An attacker who obtains a leaked connection string, a misconfigured service account, or a SQL injection foothold bypasses the application entirely. They connect to the database directly, or inject statements that the application executes on their behalf. The application logs show nothing unusual — the normal service account issued the query. Only a database-level audit log captures the actual SQL statement, the connected client, and the volume of rows returned.

The asymmetry matters:

  • Application logs have no visibility into injected SQL. A vulnerable ORM query that returns ten thousand rows because a UNION SELECT was appended looks like a normal request in the application log. The database sees the full statement.
  • Databases are the final authoritative store. An attacker who exfiltrates from a cache or API may leave gaps in the application audit trail. The database is the last checkpoint.
  • Direct database connections are invisible to application logs. DBAs, data engineers, and automated jobs connect directly. Without database audit logging, their access is unrecorded.
  • Privilege changes in the database are not application events. GRANT, REVOKE, and role assignments happen in the database engine — no application code is involved.

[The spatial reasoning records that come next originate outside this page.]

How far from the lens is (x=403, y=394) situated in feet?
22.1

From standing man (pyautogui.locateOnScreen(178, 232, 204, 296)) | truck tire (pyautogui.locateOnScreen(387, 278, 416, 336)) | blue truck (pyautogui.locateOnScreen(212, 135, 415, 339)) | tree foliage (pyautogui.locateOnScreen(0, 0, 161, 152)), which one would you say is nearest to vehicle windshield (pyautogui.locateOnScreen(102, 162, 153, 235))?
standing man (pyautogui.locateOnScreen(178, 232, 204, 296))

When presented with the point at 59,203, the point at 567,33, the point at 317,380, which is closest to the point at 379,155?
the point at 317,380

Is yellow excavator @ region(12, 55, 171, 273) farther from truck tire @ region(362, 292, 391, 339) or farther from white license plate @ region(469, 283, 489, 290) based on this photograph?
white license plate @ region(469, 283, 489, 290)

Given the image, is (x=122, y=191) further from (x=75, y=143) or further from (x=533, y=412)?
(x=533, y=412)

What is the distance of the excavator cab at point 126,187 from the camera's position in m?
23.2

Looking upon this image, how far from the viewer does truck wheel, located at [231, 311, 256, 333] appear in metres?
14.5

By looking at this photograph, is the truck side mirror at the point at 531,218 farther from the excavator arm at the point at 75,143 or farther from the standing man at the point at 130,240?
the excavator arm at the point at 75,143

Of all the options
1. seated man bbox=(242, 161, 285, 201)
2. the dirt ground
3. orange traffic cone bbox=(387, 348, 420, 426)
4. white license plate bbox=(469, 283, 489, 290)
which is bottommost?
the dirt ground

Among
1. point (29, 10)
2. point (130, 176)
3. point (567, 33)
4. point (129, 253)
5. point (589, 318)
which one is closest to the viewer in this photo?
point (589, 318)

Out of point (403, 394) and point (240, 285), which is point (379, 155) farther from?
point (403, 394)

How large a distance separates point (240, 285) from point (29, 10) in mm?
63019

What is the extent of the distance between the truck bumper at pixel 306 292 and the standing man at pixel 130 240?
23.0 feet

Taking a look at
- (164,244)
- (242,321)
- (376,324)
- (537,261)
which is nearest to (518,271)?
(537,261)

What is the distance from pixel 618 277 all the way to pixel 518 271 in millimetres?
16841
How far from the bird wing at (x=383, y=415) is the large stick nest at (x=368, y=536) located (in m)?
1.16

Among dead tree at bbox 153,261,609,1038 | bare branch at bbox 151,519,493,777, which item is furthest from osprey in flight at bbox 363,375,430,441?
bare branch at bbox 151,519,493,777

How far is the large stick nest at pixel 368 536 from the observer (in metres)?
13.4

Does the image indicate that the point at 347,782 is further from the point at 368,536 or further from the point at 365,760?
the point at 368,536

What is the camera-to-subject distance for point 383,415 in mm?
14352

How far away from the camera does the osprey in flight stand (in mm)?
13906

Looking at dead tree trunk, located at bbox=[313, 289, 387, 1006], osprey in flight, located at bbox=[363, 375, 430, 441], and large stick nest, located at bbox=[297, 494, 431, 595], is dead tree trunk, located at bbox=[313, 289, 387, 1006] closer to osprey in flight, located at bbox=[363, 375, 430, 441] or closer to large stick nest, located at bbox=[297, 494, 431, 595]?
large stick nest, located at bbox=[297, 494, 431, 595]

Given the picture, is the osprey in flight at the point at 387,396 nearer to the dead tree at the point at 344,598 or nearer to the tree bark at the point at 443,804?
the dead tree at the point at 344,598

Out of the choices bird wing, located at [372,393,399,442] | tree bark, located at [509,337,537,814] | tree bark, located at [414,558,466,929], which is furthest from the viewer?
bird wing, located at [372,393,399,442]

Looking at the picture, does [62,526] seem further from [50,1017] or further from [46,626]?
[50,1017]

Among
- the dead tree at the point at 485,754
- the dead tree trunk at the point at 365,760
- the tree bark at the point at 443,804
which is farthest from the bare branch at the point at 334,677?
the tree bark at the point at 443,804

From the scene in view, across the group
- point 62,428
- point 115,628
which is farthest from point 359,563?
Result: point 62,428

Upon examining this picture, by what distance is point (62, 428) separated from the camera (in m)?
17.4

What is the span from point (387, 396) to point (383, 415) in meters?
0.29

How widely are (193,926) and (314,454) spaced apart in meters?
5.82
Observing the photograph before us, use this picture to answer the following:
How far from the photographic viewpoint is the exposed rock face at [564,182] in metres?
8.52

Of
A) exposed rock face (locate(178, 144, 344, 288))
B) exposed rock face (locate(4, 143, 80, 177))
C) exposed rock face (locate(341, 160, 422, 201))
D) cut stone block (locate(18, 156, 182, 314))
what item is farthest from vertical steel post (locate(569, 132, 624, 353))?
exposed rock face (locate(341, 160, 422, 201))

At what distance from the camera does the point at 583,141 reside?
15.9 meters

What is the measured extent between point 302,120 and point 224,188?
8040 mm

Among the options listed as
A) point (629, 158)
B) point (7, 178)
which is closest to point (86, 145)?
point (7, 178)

Target systems: PostgreSQL (pgaudit extension), MySQL (Percona Audit Log Plugin, MySQL Enterprise Audit), MongoDB (mongod --auditDestination), Redis. SIEM targets: Elasticsearch/OpenSearch, Splunk, Graylog.

Threat Model

  • Adversary 1 — SQL injection: An attacker injects SQL through an unparameterised application query. The injected UNION SELECT retrieves rows from tables the application never intended to access.
  • Adversary 2 — Compromised service account: An attacker obtains a database connection string from a leaked .env file or misconfigured secret store. They connect directly and run bulk SELECT queries.
  • Adversary 3 — Insider privilege escalation: A developer with read-only database access issues GRANT SUPERUSER to their account or creates a new superuser. No application code mediates this; it is a direct database operation.
  • Adversary 4 — Data exfiltration via bulk export: An attacker or malicious insider uses COPY TO, SELECT INTO OUTFILE, or mongodump to export entire tables in a single operation.
  • Adversary 5 — Lateral movement to other schemas: A compromised application account accesses schemas or tables outside its normal operational scope.
  • Access level: Adversaries 1 and 5 have application-mediated access. Adversaries 2, 3, and 4 have direct database access. All are invisible to application-layer logs.
  • Objective: Extract sensitive data, escalate privileges, or persist access without triggering application-layer alerts.
  • Blast radius: Without database audit logging, all of the above attacks proceed undetected until after a breach is confirmed by other means (data appearing for sale, customer complaints, backup anomalies). With audit logging and SIEM integration, each attack generates detectable log patterns within minutes.

Configuration

Step 1: PostgreSQL — pgaudit

pgaudit is the standard audit extension for PostgreSQL. It hooks into the PostgreSQL executor and emits structured log entries for every audited statement.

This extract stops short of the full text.